February 1, 2011
The energy technology breakthrough the media won't tell you about
Cheaper electricity ought to be a topic of interest, you might think. But because the media is pushing uneconomical "green" technologies, you probably haven't heard of the discoveries which promise to make electricity generated by natural gas cheaper.
Since 1992 the U.S. DOE has "invested" hundreds of millions of dollars into clean-burning, efficient "combined cycle" natural gas turbines made by GE and Westinghouse to power dynamos in central electricity generation stations. From this U.S. DOE Webpage:
"The H System is GE's most efficient gas turbine combined cycle product and is the first platform designed with the capability to reach 60 percent thermal efficiency. The H System's higher fuel efficiency provides power producers and end users lower cost of electricity through fuel conservation while adhering to strict environmental requirements for natural gas fired power plants.

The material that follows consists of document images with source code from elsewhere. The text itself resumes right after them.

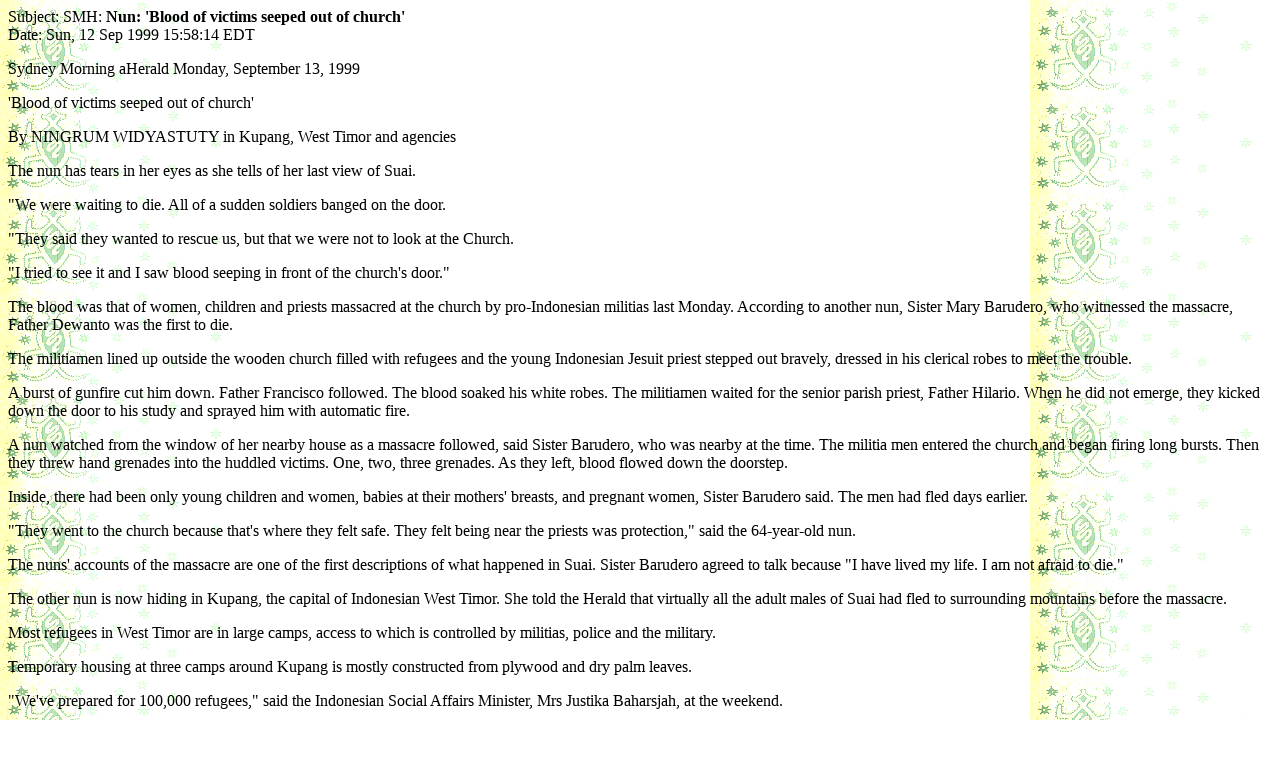

--- FILE ---
content_type: text/html
request_url: http://etan.org/et99b/september/12-18/13nun.htm
body_size: 2400
content:
<html>

<head>
<meta NAME="Author" CONTENT="ETAN/US">
<meta NAME="Description" CONTENT="ETAN/US provides information about, and ways to help, East Timor, which was invaded and subjugated by US ally Indonesia in 1975. ETAN advocates changing US foreign policy and urges  support for self-determination and human rights for East Timor.">
<meta NAME="KeyWords" CONTENT="East Timor, Indonesia, Suharto, military assistance, East Timor, human rights, Indonesia, Jose Ramos-Horta, East Timor, Bishop Belo, Nobel peace prize, East Timor, Xanana Gusm�o, human rights, East Timor, torture, ETAN, human rights, Portugal, United Nations, East Timor, Maubere, Indonesia, West Papua, genocide, Indonesia, human rights, torture, invasion, ov-10 bronco, Indonesia, torture, m-16, arms trade, military assistance, Indonesia, democracy, military assistance, indigenous peoples, torture, Nobel peace prize, United Nations, self-determination, human rights, Henry Kissinger, democracy, Gerald Ford, military assistance, democracy, Jimmy Carter, United Nations, Ronald Reagan, torture, George Bush, Bill Clinton, Nobel peace prize, war and famine, ICRC, sterilization, military assistance, United Nations, torture, security council,  United Nations, fretilin, falintil, udt, democracy, invasion, Security Council, Jakarta, fretilin, human rights, democracy, military assistance">
<meta NAME="Classification" CONTENT="politics, government, Asia, human rights, democracy">
<meta NAME="GENERATOR" CONTENT="Microsoft FrontPage 3.0">
<title>Nun: 'Blood of victims seeped out of church'</title>

<meta name="Microsoft Border" content="none, default">
</head>

<body TEXT="#000000" BGCOLOR="#FFFFFF" LINK="#0000EE" VLINK="#551A8B" ALINK="#CC33CC" BACKGROUND="../../_borders/crocbkgd.gif">

<table BORDER="0" CELLPADDING="0" cellspacing="0" width="100%">
  <tr>
    <td VALIGN="top" width="100%">Subject: SMH: <strong>Nun: 'Blood of victims seeped out of
    church'</strong> <br>
    Date: Sun, 12 Sep 1999 15:58:14 EDT<p>Sydney Morning aHerald Monday, September 13, 1999 </p>
    <p>'Blood of victims seeped out of church' </p>
    <p>By NINGRUM WIDYASTUTY in Kupang, West Timor and agencies </p>
    <p>The nun has tears in her eyes as she tells of her last view of Suai. </p>
    <p>&quot;We were waiting to die. All of a sudden soldiers banged on the door. </p>
    <p>&quot;They said they wanted to rescue us, but that we were not to look at the Church. </p>
    <p>&quot;I tried to see it and I saw blood seeping in front of the church's door.&quot; </p>
    <p>The blood was that of women, children and priests massacred at the church by
    pro-Indonesian militias last Monday. According to another nun, Sister Mary Barudero, who
    witnessed the massacre, Father Dewanto was the first to die. </p>
    <p>The militiamen lined up outside the wooden church filled with refugees and the young
    Indonesian Jesuit priest stepped out bravely, dressed in his clerical robes to meet the
    trouble. </p>
    <p>A burst of gunfire cut him down. Father Francisco followed. The blood soaked his white
    robes. The militiamen waited for the senior parish priest, Father Hilario. When he did not
    emerge, they kicked down the door to his study and sprayed him with automatic fire. </p>
    <p>A nun watched from the window of her nearby house as a massacre followed, said Sister
    Barudero, who was nearby at the time. The militia men entered the church and began firing
    long bursts. Then they threw hand grenades into the huddled victims. One, two, three
    grenades. As they left, blood flowed down the doorstep. </p>
    <p>Inside, there had been only young children and women, babies at their mothers' breasts,
    and pregnant women, Sister Barudero said. The men had fled days earlier. </p>
    <p>&quot;They went to the church because that's where they felt safe. They felt being near
    the priests was protection,&quot; said the 64-year-old nun. </p>
    <p>The nuns' accounts of the massacre are one of the first descriptions of what happened
    in Suai. Sister Barudero agreed to talk because &quot;I have lived my life. I am not
    afraid to die.&quot; </p>
    <p>The other nun is now hiding in Kupang, the capital of Indonesian West Timor. She told
    the Herald that virtually all the adult males of Suai had fled to surrounding mountains
    before the massacre. </p>
    <p>Most refugees in West Timor are in large camps, access to which is controlled by
    militias, police and the military. </p>
    <p>Temporary housing at three camps around Kupang is mostly constructed from plywood and
    dry palm leaves. </p>
    <p>&quot;We've prepared for 100,000 refugees,&quot; said the Indonesian Social Affairs
    Minister, Mrs Justika Baharsjah, at the weekend. </p>
    <p>Mr Pake Pani, the deputy Governor of West Timor, told the Herald that tens of thousands
    of refugees could be absorbed as part of Indonesia's transmigration program.</p>
    <hr>
    <p><a href="../../leaders.htm">World Leaders Contact List</a> The East Timorese need you
    to speak out for them</p>
    <p><a href="../default.htm"><small>Back to September Menu</small></a><br>
    <a href="../../h-rights.htm"><small>Human Rights Violations in East Timor</small></a><br>
    <a href="../../default.htm"><small>Main Postings Menu</small></a></td>
  </tr>
</table>
&nbsp;</body>
</html>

The revolutionary H System was funded in part through the U.S. Department of Energy's Advanced Turbine System Program."
Unlike Jimmy Carter's disastrous Synfuels Corp., this project looks fairly successful. By the year 2000, the full-scale demonstration units achieved 60% energy-conversion efficiency, which is quite good for a "heat engine." By way of contrast Fuel Cells convert hydrogen to electricity with approximately 70% efficiency. Similar to a giant aircraft jet engine, this relatively compact yet power dense electricity supply technology can easily be turned on and off, so it is well suited today for Peaking Power applications in order to augment much larger coal-fired or nuclear installations. Time from ordering to installation is vastly shorter than nuclear and coal plants. And in the long ranger range, with wider-spread use, the economics of gas-turbine generated electricity might improve to the point where it is able to supplant both nuclear and coal in larger installations.

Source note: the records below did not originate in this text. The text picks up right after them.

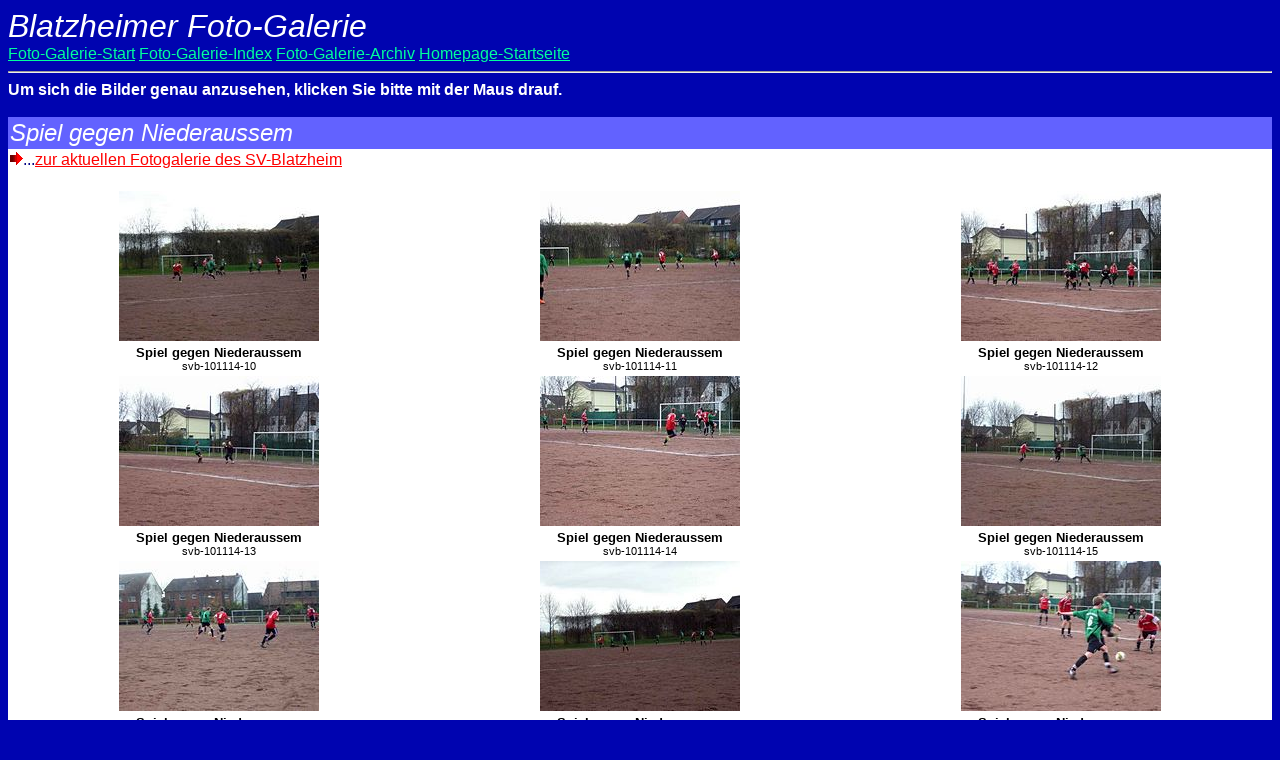

--- FILE ---
content_type: text/html
request_url: http://www.kerpen-blatzheim.de/fotos/index-svb-spiele-h24.html
body_size: 1052
content:
<html>
<head>
<title>Spiel gegen Niederaussem</title>
<link href="index.css" rel="stylesheet" type="text/css" />
</head>

<body text="#FFFFFF" link="#FF0000" vlink="#800000" bgcolor="#0004B0">
<font face="Helvetica" size=+3><i>Blatzheimer Foto-Galerie</i></font><br />
<a href="index.html"><font face="Helvetica" color=#00FF9C> Foto-Galerie-Start</font></a> <a href="index-galerie.html"><font face="Helvetica" color=#00FF9C>Foto-Galerie-Index</font></a> <a href="index-archiv.html"><font face="Helvetica" color=#00FF9C>Foto-Galerie-Archiv</font></a> <a href="../start.html"><font face="Helvetica" color=#00FF9C>Homepage-Startseite</font></a>
<hr>

<font face="Helvetica"><b>Um sich die Bilder genau anzusehen, klicken Sie bitte mit der Maus drauf.</b></font>
<br /><br />
<body text="#FFFFFF" link="#FF0000" vlink="#800000" bgcolor="#0004B0">
<center>

<table width=100% border="0" cellpadding="2" cellspacing="0" bgcolor="#FFFFFF">
<tr bgcolor=#6262FF>
 <td><font face="Helvetica" size=+2><i><span class="pagetitle">Spiel gegen Niederaussem</span></i></font></td>
</tr>
</table>
<table width=100% border="0" cellpadding="2" cellspacing="0" bgcolor="#FFFFFF">
<tr bgcolor=#FFFFFF>
<td>
 <font face="Helvetica" size=+0 color=#000084>
 <div align="left"><img src="../graf/arrow4.gif" width="13" height="13" border="0">...<a href="../fotos/index-svb.html">zur aktuellen Fotogalerie des SV-Blatzheim</a></div>
 <br />
</td>
</tr>
</table>

  <table width=100% border="0" cellpadding="2" cellspacing="0" bgcolor="#FFFFFF">
  <tr>
    <td align="center"><a href="html-svb-spiele-h24/svb-101114-10.html"><img src="thumbs/svb-101114-10_tn.jpg" alt="Spiel gegen Niederaussem" border="0" /></a></td>
    <td align="center"><a href="html-svb-spiele-h24/svb-101114-11.html"><img src="thumbs/svb-101114-11_tn.jpg" alt="Spiel gegen Niederaussem" border="0" /></a></td>
    <td align="center"><a href="html-svb-spiele-h24/svb-101114-12.html"><img src="thumbs/svb-101114-12_tn.jpg" alt="Spiel gegen Niederaussem" border="0" /></a></td>
  </tr>
  <tr>
    <td align="center"><span class="thumbtitle"><b>Spiel gegen Niederaussem</b><br /> <small>svb-101114-10</small></span></td>
    <td align="center"><span class="thumbtitle"><b>Spiel gegen Niederaussem</b><br /> <small>svb-101114-11</small></span></td>
    <td align="center"><span class="thumbtitle"><b>Spiel gegen Niederaussem</b><br /> <small>svb-101114-12</small></span></td>
  </tr>
  <tr>
    <td align="center"><a href="html-svb-spiele-h24/svb-101114-13.html"><img src="thumbs/svb-101114-13_tn.jpg" alt="Spiel gegen Niederaussem" border="0" /></a></td>
    <td align="center"><a href="html-svb-spiele-h24/svb-101114-14.html"><img src="thumbs/svb-101114-14_tn.jpg" alt="Spiel gegen Niederaussem" border="0" /></a></td>
    <td align="center"><a href="html-svb-spiele-h24/svb-101114-15.html"><img src="thumbs/svb-101114-15_tn.jpg" alt="Spiel gegen Niederaussem" border="0" /></a></td>
  </tr>
  <tr>
    <td align="center"><span class="thumbtitle"><b>Spiel gegen Niederaussem</b><br /> <small>svb-101114-13</small></span></td>
    <td align="center"><span class="thumbtitle"><b>Spiel gegen Niederaussem</b><br /> <small>svb-101114-14</small></span></td>
    <td align="center"><span class="thumbtitle"><b>Spiel gegen Niederaussem</b><br /> <small>svb-101114-15</small></span></td>
  </tr>
  <tr>
    <td align="center"><a href="html-svb-spiele-h24/svb-101114-16.html"><img src="thumbs/svb-101114-16_tn.jpg" alt="Spiel gegen Niederaussem" border="0" /></a></td>
    <td align="center"><a href="html-svb-spiele-h24/svb-101114-17.html"><img src="thumbs/svb-101114-17_tn.jpg" alt="Spiel gegen Niederaussem" border="0" /></a></td>
    <td align="center"><a href="html-svb-spiele-h24/svb-101114-18.html"><img src="thumbs/svb-101114-18_tn.jpg" alt="Spiel gegen Niederaussem" border="0" /></a></td>
  </tr>
  <tr>
    <td align="center"><span class="thumbtitle"><b>Spiel gegen Niederaussem</b><br /> <small>svb-101114-16</small></span></td>
    <td align="center"><span class="thumbtitle"><b>Spiel gegen Niederaussem</b><br /> <small>svb-101114-17</small></span></td>
    <td align="center"><span class="thumbtitle"><b>Spiel gegen Niederaussem</b><br /> <small>svb-101114-18</small></span></td>
  </tr>
  <tr>
    <td align="center"><a href="html-svb-spiele-h24/svb-101114-19.html"><img src="thumbs/svb-101114-19_tn.jpg" alt="Spiel gegen Niederaussem" border="0" /></a></td>
    <td align="center"><a href="html-svb-spiele-h24/svb-101114-20.html"><img src="thumbs/svb-101114-20_tn.jpg" alt="Spiel gegen Niederaussem" border="0" /></a></td>
    <td align="center"><a href="html-svb-spiele-h24/svb-101114-21.html"><img src="thumbs/svb-101114-21_tn.jpg" alt="Spiel gegen Niederaussem" border="0" /></a></td>
  </tr>
  <tr>
    <td align="center"><span class="thumbtitle"><b>Spiel gegen Niederaussem</b><br /> <small>svb-101114-19</small></span></td>
    <td align="center"><span class="thumbtitle"><b>Spiel gegen Niederaussem</b><br /> <small>svb-101114-20</small></span></td>
    <td align="center"><span class="thumbtitle"><b>Spiel gegen Niederaussem</b><br /> <small>svb-101114-21</small></span></td>
  </tr>
  <tr>
    <td align="center"><a href="html-svb-spiele-h24/svb-101114-22.html"><img src="thumbs/svb-101114-22_tn.jpg" alt="Spiel gegen Niederaussem" border="0" /></a></td>
    <td align="center"><a href="html-svb-spiele-h24/svb-101114-23.html"><img src="thumbs/svb-101114-23_tn.jpg" alt="Spiel gegen Niederaussem" border="0" /></a></td>
    <td align="center"><a href="html-svb-spiele-h24/svb-101114-24.html"><img src="thumbs/svb-101114-24_tn.jpg" alt="Spiel gegen Niederaussem" border="0" /></a></td>
  </tr>
  <tr>
    <td align="center"><span class="thumbtitle"><b>Spiel gegen Niederaussem</b><br /> <small>svb-101114-22</small></span></td>
    <td align="center"><span class="thumbtitle"><b>Spiel gegen Niederaussem</b><br /> <small>svb-101114-23</small></span></td>
    <td align="center"><span class="thumbtitle"><b>Spiel gegen Niederaussem</b><br /> <small>svb-101114-24</small></span></td>
  </tr>
  <tr>
    <td align="center"><a href="html-svb-spiele-h24/svb-101114-25.html"><img src="thumbs/svb-101114-25_tn.jpg" alt="Spiel gegen Niederaussem" border="0" /></a></td>
    <td align="center"><a href="html-svb-spiele-h24/svb-101114-26.html"><img src="thumbs/svb-101114-26_tn.jpg" alt="Spiel gegen Niederaussem" border="0" /></a></td>
    <td align="center"><a href="html-svb-spiele-h24/svb-101114-27.html"><img src="thumbs/svb-101114-27_tn.jpg" alt="Spiel gegen Niederaussem" border="0" /></a></td>
  </tr>
  <tr>
    <td align="center"><span class="thumbtitle"><b>Spiel gegen Niederaussem</b><br /> <small>svb-101114-25</small></span></td>
    <td align="center"><span class="thumbtitle"><b>Spiel gegen Niederaussem</b><br /> <small>svb-101114-26</small></span></td>
    <td align="center"><span class="thumbtitle"><b>Spiel gegen Niederaussem</b><br /> <small>svb-101114-27</small></span></td>
  </tr>
</table>

  <br /><br />
</center>

</body>
</html>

Federal investment began in the Clinton administration, a time when it was expected that future US natural gas supplies would increasingly depend on imports by liquified natural gas tanker. Today this scalable clean electricity generation technology is vastly more significant to national strategic energy needs given the recent discovery and rapidly growing development in New York, Pennsylvania and across Appalachia of the "super giant" domestic Marcellus natural gas fields. At a time when turmoil in the Middle East threatens global energy supplies, the discovery and means to exploit vast new domestic natural gas energy resources and technologies should be good news.
But in homage to the gods of anthroprogenic global warming, all we hear about are "windmills" and "solar shingles" -- technologies ill-suited to meet our rapidly-changing strategic energy needs.